### Exercise inputs
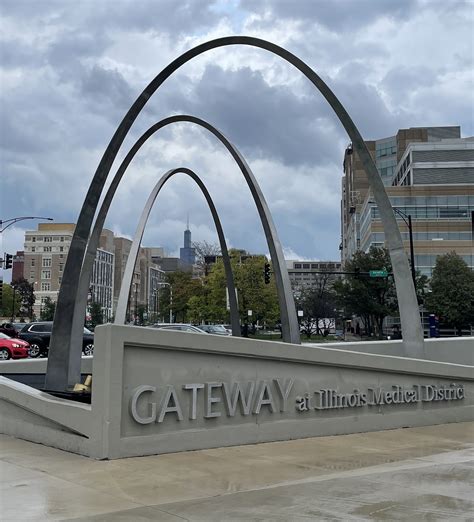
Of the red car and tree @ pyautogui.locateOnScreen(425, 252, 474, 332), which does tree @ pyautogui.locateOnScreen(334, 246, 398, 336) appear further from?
the red car

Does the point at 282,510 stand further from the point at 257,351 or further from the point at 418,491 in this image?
the point at 257,351

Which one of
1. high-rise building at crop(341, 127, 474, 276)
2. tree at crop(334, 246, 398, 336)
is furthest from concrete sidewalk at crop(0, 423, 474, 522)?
high-rise building at crop(341, 127, 474, 276)

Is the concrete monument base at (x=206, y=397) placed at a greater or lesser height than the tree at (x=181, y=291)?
lesser

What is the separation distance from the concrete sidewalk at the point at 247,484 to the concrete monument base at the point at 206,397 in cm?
30

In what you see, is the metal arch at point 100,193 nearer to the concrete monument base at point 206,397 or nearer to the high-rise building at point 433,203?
the concrete monument base at point 206,397

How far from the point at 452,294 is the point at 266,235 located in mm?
44116

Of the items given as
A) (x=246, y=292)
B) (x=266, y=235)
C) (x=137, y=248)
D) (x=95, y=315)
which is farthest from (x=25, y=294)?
(x=266, y=235)

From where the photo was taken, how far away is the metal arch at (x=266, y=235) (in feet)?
46.2

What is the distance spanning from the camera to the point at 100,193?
1441cm

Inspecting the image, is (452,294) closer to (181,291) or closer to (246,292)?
(246,292)

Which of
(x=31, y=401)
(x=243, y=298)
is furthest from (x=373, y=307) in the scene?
(x=31, y=401)

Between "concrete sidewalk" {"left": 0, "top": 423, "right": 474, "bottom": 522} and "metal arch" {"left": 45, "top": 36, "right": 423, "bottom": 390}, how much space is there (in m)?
3.60

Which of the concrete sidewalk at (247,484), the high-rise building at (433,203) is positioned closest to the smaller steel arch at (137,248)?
the concrete sidewalk at (247,484)

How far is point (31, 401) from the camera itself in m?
8.95
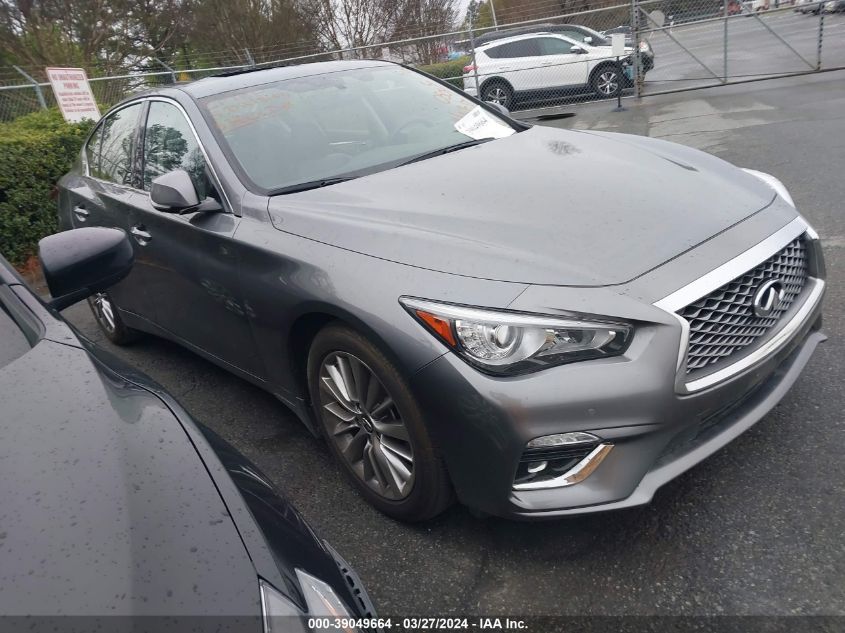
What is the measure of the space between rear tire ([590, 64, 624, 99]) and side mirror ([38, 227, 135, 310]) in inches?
516

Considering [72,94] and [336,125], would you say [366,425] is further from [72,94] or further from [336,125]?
[72,94]

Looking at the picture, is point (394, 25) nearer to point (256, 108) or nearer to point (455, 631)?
point (256, 108)

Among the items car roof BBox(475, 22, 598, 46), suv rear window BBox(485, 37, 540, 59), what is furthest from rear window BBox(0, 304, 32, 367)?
car roof BBox(475, 22, 598, 46)

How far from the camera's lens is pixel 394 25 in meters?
23.1

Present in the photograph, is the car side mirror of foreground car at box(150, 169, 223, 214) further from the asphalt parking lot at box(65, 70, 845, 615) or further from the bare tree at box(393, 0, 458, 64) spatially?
the bare tree at box(393, 0, 458, 64)

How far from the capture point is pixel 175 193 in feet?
9.41

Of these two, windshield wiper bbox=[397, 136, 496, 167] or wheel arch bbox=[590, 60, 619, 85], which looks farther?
wheel arch bbox=[590, 60, 619, 85]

### Directions for this task
Take the lines that start at the one containing "How far from the capture" and run through the end of the material. Write them out again with "windshield wiper" renamed to "wiper blade" and everything else unchanged.

### Exercise answer
How far from the capture point is pixel 175 193 in feet?
9.41

Of these two, wiper blade bbox=[397, 136, 496, 167] or wheel arch bbox=[590, 60, 619, 85], which looks farther?
wheel arch bbox=[590, 60, 619, 85]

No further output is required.